Apollonius Molons Rednerschule

Rhetorisch betrachtet:

Europa steht in der Schuld der Griechen

Was die Schule des Sprechens heute ist, war Apollonius Molons Rednerschule im 1. Jahrhundert vor Christus – die erste Adresse für Rhetorik.
Tatjana ist auch in diesem Sommer wieder auf Rhodos zum einen um mit Ihrer Familie den jährlichen Surfurlaub zu genießen und zum anderen um auf den Spuren ihrer beruflichen Vorfahren zu wandeln. In Rhodos Stadt gründete der antike Anwalt Molon seine Rednerschule und hatte klingende Referenzen. Darunter Cicero und Cäsar.

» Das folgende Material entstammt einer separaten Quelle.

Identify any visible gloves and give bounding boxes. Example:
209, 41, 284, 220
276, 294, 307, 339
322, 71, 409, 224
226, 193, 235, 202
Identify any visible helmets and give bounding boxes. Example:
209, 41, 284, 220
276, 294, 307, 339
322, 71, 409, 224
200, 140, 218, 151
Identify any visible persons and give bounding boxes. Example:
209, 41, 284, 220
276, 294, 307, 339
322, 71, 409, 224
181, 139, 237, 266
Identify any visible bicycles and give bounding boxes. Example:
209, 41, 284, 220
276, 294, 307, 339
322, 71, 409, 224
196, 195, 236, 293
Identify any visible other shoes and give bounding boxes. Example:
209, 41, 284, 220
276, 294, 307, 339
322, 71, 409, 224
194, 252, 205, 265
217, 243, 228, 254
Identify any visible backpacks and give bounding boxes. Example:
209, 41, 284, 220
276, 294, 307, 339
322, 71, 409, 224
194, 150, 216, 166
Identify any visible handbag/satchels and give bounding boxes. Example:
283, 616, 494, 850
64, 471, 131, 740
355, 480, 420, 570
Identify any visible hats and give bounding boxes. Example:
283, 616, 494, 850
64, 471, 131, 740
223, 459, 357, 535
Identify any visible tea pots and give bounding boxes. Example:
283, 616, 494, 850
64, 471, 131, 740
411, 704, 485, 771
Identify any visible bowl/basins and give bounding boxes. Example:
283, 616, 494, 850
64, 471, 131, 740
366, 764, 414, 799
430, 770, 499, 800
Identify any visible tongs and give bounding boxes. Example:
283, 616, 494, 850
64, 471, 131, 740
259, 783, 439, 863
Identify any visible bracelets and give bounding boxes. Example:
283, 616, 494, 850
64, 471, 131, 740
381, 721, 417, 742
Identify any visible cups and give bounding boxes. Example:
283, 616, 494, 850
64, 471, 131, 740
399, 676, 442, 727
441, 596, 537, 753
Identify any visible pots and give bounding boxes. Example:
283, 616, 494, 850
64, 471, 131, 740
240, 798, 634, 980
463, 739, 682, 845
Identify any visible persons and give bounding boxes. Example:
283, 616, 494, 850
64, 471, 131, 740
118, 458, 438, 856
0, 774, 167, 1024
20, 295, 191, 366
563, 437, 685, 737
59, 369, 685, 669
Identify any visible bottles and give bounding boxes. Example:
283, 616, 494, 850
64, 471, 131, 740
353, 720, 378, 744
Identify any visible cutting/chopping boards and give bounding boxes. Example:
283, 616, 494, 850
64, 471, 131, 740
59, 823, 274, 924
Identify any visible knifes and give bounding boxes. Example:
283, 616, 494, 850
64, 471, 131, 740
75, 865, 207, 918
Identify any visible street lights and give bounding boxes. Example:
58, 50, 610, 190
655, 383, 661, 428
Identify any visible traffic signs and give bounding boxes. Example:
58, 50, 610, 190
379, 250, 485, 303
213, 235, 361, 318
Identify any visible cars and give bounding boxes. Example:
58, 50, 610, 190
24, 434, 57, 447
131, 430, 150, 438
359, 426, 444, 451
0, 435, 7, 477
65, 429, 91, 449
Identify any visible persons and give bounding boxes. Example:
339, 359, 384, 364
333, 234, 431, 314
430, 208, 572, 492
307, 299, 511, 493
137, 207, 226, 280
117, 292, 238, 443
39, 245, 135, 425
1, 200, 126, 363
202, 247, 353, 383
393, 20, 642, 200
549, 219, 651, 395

Es war die Zeit in der viele vom „asianischen“ Redestil beeinflusst waren: lange Sätze, Verschachtelungen, Redeschnörkel und Manierismen ohne Ende. Aus Kleinasien stammte damals diese vorübergehende Mode in der Sprachkunst. Wer im Lateinunterricht Texte übersetzen musste kann ein Lied davon singen.

Apollonius konnte diesen Schwulst nicht leiden. Er hingegen war ein Verfechter des klaren Wortes. Nichts hielt er von unnötigen Füllwörtern die komplizierte Gedankengänge weiter aufschwemmten und die Botschaft unerkennbar in Watte packten.
Der erfolgreiche Rhetor hätte Tatjanas Buch: „Rede-Diät“ schon alleine des Titels und noch mehr der Aussage wegen geliebt. Der 25-jährige Cäsar war bei ihm in Ausbildung. – Ebenfalls ein scharfer Denker und guter Student. Bis heute wird die Drei-Wort-Botschaft: „Veni, Vidi, Vici“ zitiert. Sogar in der schnellsten Kommunikation – in der heutigen Werbung – findet ein Satz aus dem 1. Jahrhundert vor Christus Verwendung. „Veni, vidi, visa“ hieß der Slogan des Kreditkartenanbieters. Auch die Meldung mit dem geworfenen Würfel ist von bestechender Klarheit: „Alea iacta est!“ – Cäsars oft falsch zitierter Spruch am Fluß Rubicon, da war er schon 51 Jahre alt.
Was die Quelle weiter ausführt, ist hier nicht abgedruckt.